Once you find a group of regions, you can try deleting them with remove-peer.

However, it is not recommended to mess around like this. If it’s not a production environment, you can test it yourself for fun. If it is a production environment, it’s more reliable to rebuild. Also, don’t you guys use RAID for your disks? How can files get corrupted so easily?

| username: 像风一样的男子 | Original post link

Back in the day, I also tried to fix SST files like this. Even after the repair, there were still issues, so I ended up formatting the disk and reinstalling everything.
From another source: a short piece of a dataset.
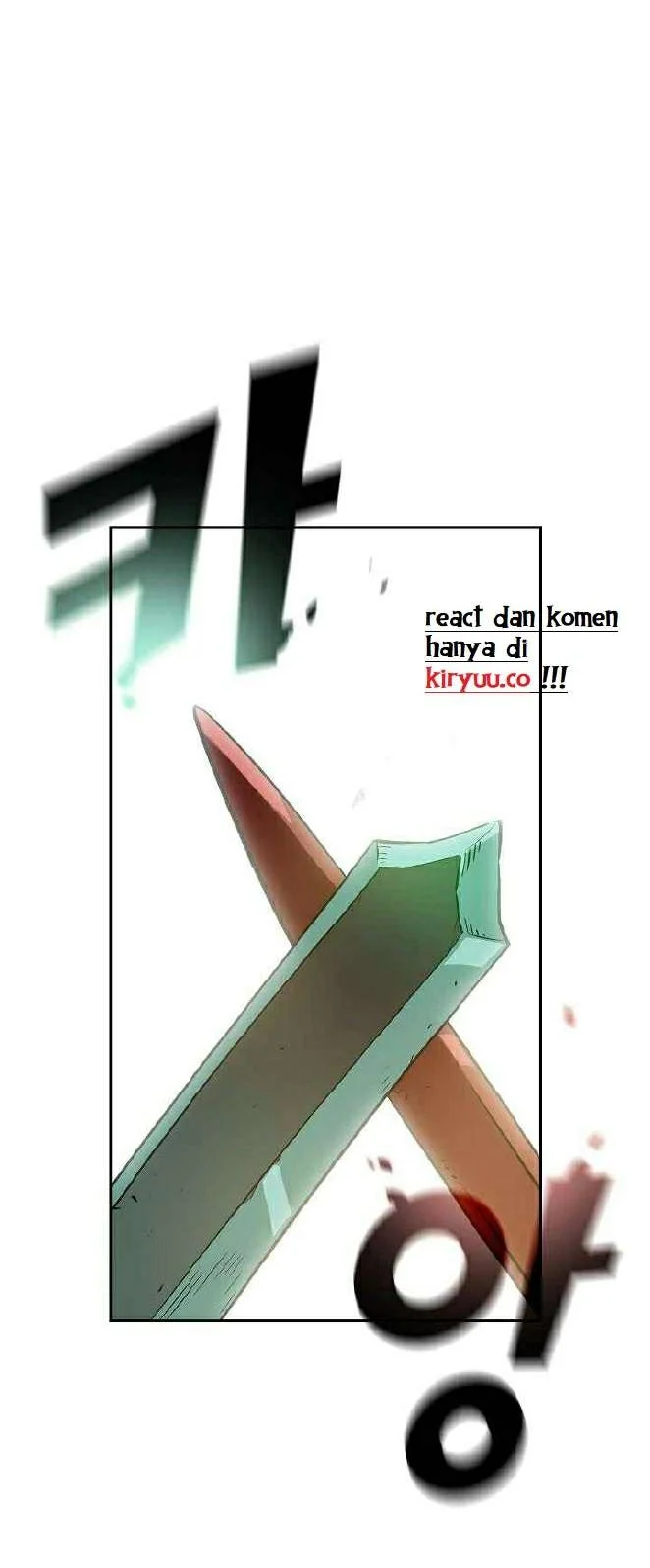 FFF-Class Trashero Chapter 67 Gambar 26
| username: TiDBer_jYQINSnf | Original post link

Your fix is impressive. It’s surprising that TiKV can directly check for corrupted SST files. I wasn’t aware of this before. :+1::+1::+1:

| username: dba-kit | Original post link

It’s a long story :sob:. Alibaba Cloud silently migrated the data on the local SSD disk in the background, and surprisingly, the memory and disk were not migrated together :neutral_face:.

| username: TiDBer_jYQINSnf | Original post link

Alibaba is playing tricks, online migration, awesome!
If something goes wrong, claim compensation :grin:

| username: dba-kit | Original post link

I’ve been working for Alibaba Cloud for the past month. I don’t know what’s going on with Zone D, but every change results in all instances in that zone being pushed maintenance events. There’s no way to cancel it, and we’re forced to upgrade to the so-called “latest architecture.”

| username: TiDBer_jYQINSnf | Original post link

This means your data has been corrupted, which is because you are using TiKV. If it were someone else’s single replica data, it would be truly lost.

| username: TiDBer_5Vo9nD1u | Original post link

Scaling up and down should be fine.

| username: Fly-bird | Original post link

Take this node offline, then deploy a new node, and the data will be synchronized.